JOB: Pull every line of the records below into your answer unchanged, and leave the pictures out.

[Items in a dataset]
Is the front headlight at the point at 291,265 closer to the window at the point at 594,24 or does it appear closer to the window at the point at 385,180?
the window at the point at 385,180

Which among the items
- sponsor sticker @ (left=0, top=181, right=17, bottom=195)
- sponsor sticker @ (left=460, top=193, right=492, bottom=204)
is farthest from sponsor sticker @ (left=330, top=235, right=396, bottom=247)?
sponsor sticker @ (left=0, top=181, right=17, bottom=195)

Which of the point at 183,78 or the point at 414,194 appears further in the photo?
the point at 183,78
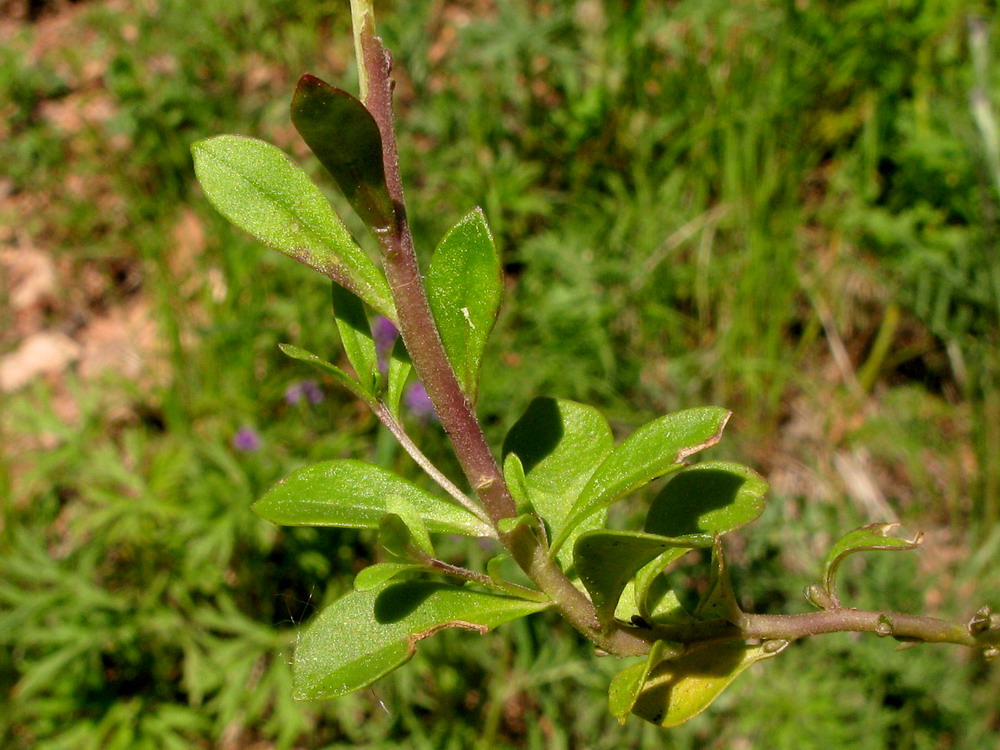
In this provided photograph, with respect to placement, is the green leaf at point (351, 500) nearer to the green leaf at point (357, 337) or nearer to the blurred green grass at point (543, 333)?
the green leaf at point (357, 337)

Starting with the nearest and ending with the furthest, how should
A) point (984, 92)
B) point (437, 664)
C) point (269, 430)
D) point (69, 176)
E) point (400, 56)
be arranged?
point (437, 664) < point (984, 92) < point (269, 430) < point (400, 56) < point (69, 176)

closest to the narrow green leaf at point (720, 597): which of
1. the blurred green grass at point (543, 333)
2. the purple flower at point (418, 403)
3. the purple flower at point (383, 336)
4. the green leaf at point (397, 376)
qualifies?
the green leaf at point (397, 376)

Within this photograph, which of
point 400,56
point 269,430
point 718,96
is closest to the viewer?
point 269,430

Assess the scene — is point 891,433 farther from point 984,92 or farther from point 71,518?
point 71,518

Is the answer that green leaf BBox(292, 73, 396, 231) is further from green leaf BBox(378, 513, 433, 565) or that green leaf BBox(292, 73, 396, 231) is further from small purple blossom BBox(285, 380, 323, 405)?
small purple blossom BBox(285, 380, 323, 405)

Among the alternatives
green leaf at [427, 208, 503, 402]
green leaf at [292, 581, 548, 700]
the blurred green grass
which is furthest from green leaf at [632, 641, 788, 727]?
the blurred green grass

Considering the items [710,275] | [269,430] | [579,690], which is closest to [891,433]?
[710,275]
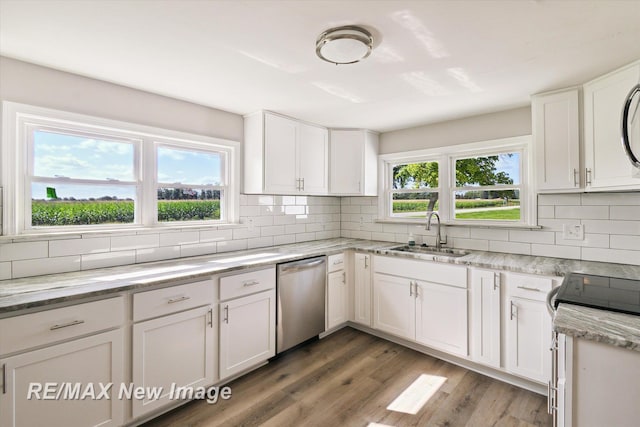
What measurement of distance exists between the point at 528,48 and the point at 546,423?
7.42 ft

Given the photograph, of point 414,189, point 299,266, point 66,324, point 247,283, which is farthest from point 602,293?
point 66,324

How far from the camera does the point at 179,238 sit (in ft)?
8.58

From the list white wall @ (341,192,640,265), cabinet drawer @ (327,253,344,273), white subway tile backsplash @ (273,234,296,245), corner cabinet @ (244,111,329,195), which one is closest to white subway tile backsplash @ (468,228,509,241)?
white wall @ (341,192,640,265)

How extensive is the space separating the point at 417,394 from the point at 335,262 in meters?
1.36

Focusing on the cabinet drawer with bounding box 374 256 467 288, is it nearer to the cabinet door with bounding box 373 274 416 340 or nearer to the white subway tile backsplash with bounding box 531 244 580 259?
the cabinet door with bounding box 373 274 416 340

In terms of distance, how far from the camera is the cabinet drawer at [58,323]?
1441 mm

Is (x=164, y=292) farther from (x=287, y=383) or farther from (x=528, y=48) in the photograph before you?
(x=528, y=48)

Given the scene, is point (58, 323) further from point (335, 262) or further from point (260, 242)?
point (335, 262)

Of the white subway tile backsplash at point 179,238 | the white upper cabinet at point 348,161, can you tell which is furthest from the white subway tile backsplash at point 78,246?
the white upper cabinet at point 348,161

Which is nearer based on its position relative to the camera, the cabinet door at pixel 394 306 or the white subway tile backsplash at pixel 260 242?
the cabinet door at pixel 394 306

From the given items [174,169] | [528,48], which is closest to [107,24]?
[174,169]

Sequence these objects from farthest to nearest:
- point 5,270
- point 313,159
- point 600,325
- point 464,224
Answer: point 313,159 < point 464,224 < point 5,270 < point 600,325

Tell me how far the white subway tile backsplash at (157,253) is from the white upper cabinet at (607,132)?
3206 mm

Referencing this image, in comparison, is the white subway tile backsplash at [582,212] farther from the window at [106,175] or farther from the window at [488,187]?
the window at [106,175]
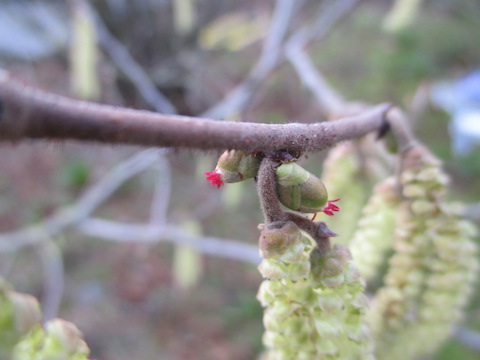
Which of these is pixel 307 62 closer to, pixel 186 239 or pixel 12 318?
pixel 186 239

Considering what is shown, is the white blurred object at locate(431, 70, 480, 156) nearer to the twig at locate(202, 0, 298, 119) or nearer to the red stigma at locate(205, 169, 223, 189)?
the twig at locate(202, 0, 298, 119)

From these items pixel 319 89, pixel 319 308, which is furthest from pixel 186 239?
pixel 319 308

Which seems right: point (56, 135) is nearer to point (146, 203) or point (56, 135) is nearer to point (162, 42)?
point (146, 203)

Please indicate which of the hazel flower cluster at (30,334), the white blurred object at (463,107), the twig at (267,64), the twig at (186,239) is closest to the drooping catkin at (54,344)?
the hazel flower cluster at (30,334)

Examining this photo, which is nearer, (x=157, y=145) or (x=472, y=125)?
(x=157, y=145)

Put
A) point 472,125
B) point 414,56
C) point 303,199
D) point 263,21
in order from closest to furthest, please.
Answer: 1. point 303,199
2. point 472,125
3. point 263,21
4. point 414,56

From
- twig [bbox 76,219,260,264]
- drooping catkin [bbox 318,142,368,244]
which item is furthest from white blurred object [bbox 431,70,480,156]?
drooping catkin [bbox 318,142,368,244]

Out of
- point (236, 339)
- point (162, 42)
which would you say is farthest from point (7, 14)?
point (236, 339)
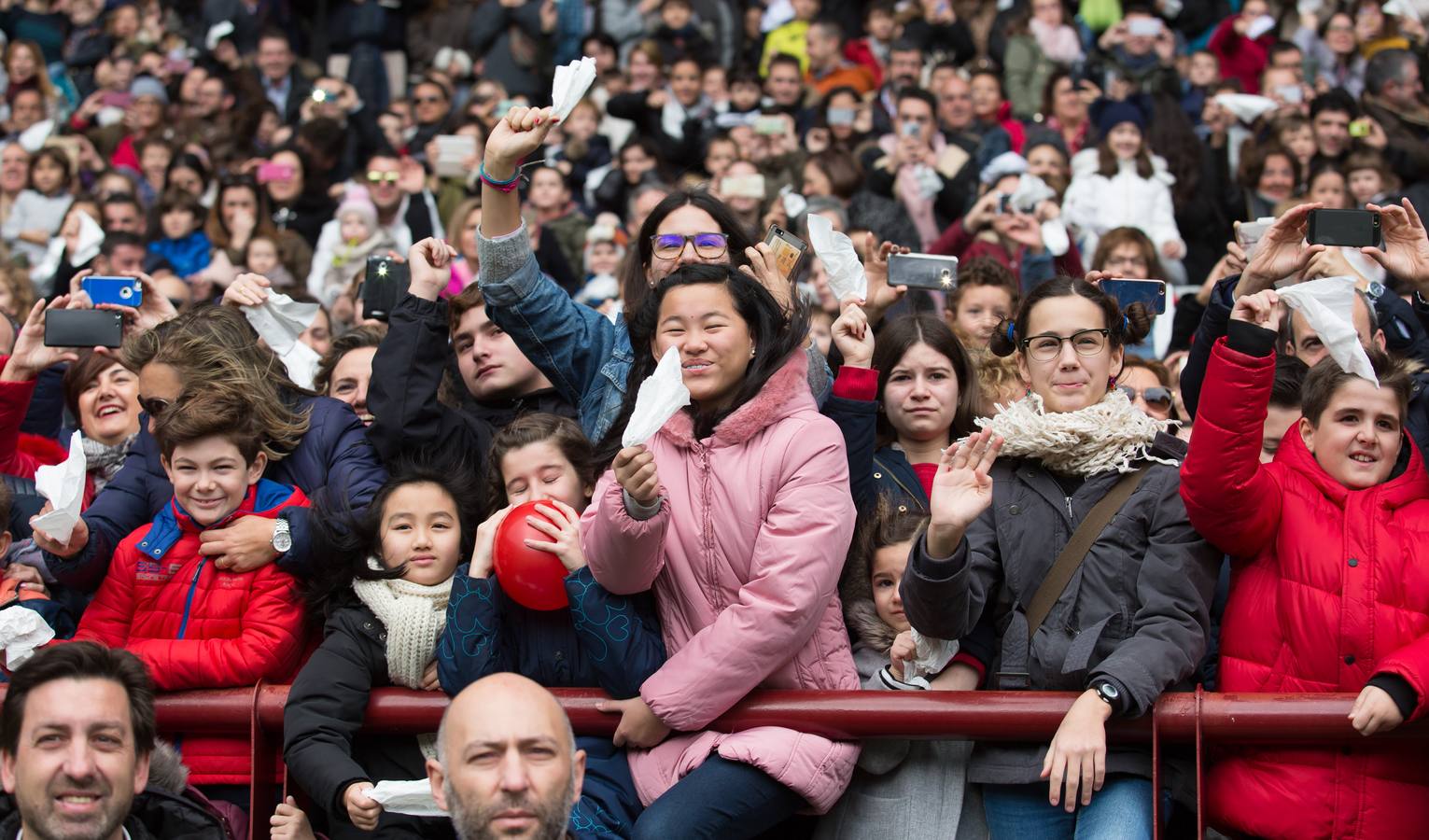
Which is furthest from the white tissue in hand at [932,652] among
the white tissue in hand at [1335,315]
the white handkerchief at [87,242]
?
the white handkerchief at [87,242]

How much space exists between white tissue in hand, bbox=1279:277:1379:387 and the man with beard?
9.85 ft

TASK OUTPUT:
Is the front headlight at the point at 291,265 closer to the window at the point at 594,24 or does it appear closer to the window at the point at 385,180?
the window at the point at 385,180

Which among the items
- sponsor sticker @ (left=0, top=181, right=17, bottom=195)
- sponsor sticker @ (left=460, top=193, right=492, bottom=204)
is farthest from sponsor sticker @ (left=330, top=235, right=396, bottom=247)?
sponsor sticker @ (left=0, top=181, right=17, bottom=195)

Which of the point at 183,78 or the point at 414,194 appears further in the photo?
the point at 183,78
In this provided photograph, with respect to placement, is the green leaf at point (351, 500) nearer to the green leaf at point (357, 337) or nearer to the blurred green grass at point (543, 333)?
the green leaf at point (357, 337)

Starting with the nearest and ending with the furthest, how should
A) point (984, 92)
B) point (437, 664)
C) point (269, 430)
D) point (69, 176)
E) point (400, 56)
be arranged?
point (437, 664) < point (984, 92) < point (269, 430) < point (400, 56) < point (69, 176)

closest to the narrow green leaf at point (720, 597): which of
1. the blurred green grass at point (543, 333)
2. the purple flower at point (418, 403)
3. the purple flower at point (383, 336)
4. the green leaf at point (397, 376)
qualifies?
the green leaf at point (397, 376)

Within this photograph, which of
point 400,56
point 269,430
point 718,96
is closest to the viewer?
point 269,430

Assess the scene — is point 891,433 farther from point 984,92 or farther from point 71,518?
point 71,518

Is the answer that green leaf BBox(292, 73, 396, 231) is further from green leaf BBox(378, 513, 433, 565) or that green leaf BBox(292, 73, 396, 231) is further from small purple blossom BBox(285, 380, 323, 405)?
small purple blossom BBox(285, 380, 323, 405)

Among the alternatives
green leaf at [427, 208, 503, 402]
green leaf at [292, 581, 548, 700]
the blurred green grass
which is furthest from green leaf at [632, 641, 788, 727]?
the blurred green grass

Considering the items [710,275] | [269,430] | [579,690], which is closest to [891,433]?
[710,275]
What measurement of distance exists between the point at 528,48 and the point at 546,423?
7.42 ft

Given the photograph, of point 414,189, point 299,266, point 66,324, point 247,283, which is farthest from point 602,293?
point 66,324

How far from the camera does the point at 179,238 sit (in ft)?
8.58

From the list white wall @ (341,192,640,265), cabinet drawer @ (327,253,344,273), white subway tile backsplash @ (273,234,296,245), corner cabinet @ (244,111,329,195), which one is closest to white subway tile backsplash @ (468,228,509,241)?
white wall @ (341,192,640,265)

How extensive is the space separating the point at 417,394 from the point at 335,262 in meters?
1.36

Focusing on the cabinet drawer with bounding box 374 256 467 288, is it nearer to the cabinet door with bounding box 373 274 416 340 or nearer to the white subway tile backsplash with bounding box 531 244 580 259?
the cabinet door with bounding box 373 274 416 340

In terms of distance, how far from the camera is the cabinet drawer at [58,323]?
1441 mm

Is (x=164, y=292) farther from (x=287, y=383) or farther from (x=528, y=48) in the photograph before you?
(x=528, y=48)

Given the scene, is point (58, 323) further from point (335, 262) or further from point (260, 242)?
point (335, 262)

Of the white subway tile backsplash at point 179,238 | the white upper cabinet at point 348,161, can you tell which is furthest from the white subway tile backsplash at point 78,246?
the white upper cabinet at point 348,161

Which is nearer based on its position relative to the camera, the cabinet door at pixel 394 306 or the white subway tile backsplash at pixel 260 242?
the cabinet door at pixel 394 306

From the given items [174,169] | [528,48], which is closest to [107,24]?
[174,169]

Sequence these objects from farthest to nearest:
- point 5,270
- point 313,159
- point 600,325
- point 464,224
Answer: point 313,159 < point 464,224 < point 5,270 < point 600,325

Tell me how far the white subway tile backsplash at (157,253) is from the white upper cabinet at (607,132)?
3206 mm

Referencing this image, in comparison, is the white subway tile backsplash at [582,212] farther from the window at [106,175] or farther from the window at [488,187]?
the window at [106,175]
Which of these is pixel 307 62 closer to, pixel 186 239 or pixel 12 318?
pixel 186 239

Considering what is shown, is the white blurred object at locate(431, 70, 480, 156) nearer to the twig at locate(202, 0, 298, 119) or nearer to the red stigma at locate(205, 169, 223, 189)?
the twig at locate(202, 0, 298, 119)

From these items pixel 319 89, pixel 319 308, which is furthest from pixel 186 239?
pixel 319 308

Which seems right: point (56, 135) is nearer to point (146, 203) or point (56, 135) is nearer to point (162, 42)?
point (146, 203)

Please indicate which of the hazel flower cluster at (30,334), the white blurred object at (463,107), the twig at (267,64), the twig at (186,239) is closest to the drooping catkin at (54,344)?
the hazel flower cluster at (30,334)

Examining this photo, which is nearer, (x=157, y=145) or (x=472, y=125)?
(x=157, y=145)

Put
A) point 472,125
B) point 414,56
C) point 303,199
D) point 263,21
in order from closest to furthest, please.
Answer: 1. point 303,199
2. point 472,125
3. point 263,21
4. point 414,56

From
- twig [bbox 76,219,260,264]
- drooping catkin [bbox 318,142,368,244]
which item is furthest from white blurred object [bbox 431,70,480,156]?
drooping catkin [bbox 318,142,368,244]

Out of
- point (236, 339)
- point (162, 42)
which would you say is farthest from point (7, 14)?
point (236, 339)
Which is furthest from the white tissue in hand at [932,652] among
the white tissue in hand at [1335,315]
the white handkerchief at [87,242]
?
the white handkerchief at [87,242]

How much space exists between white tissue in hand, bbox=1279:277:1379:387 and the man with beard?
9.85 ft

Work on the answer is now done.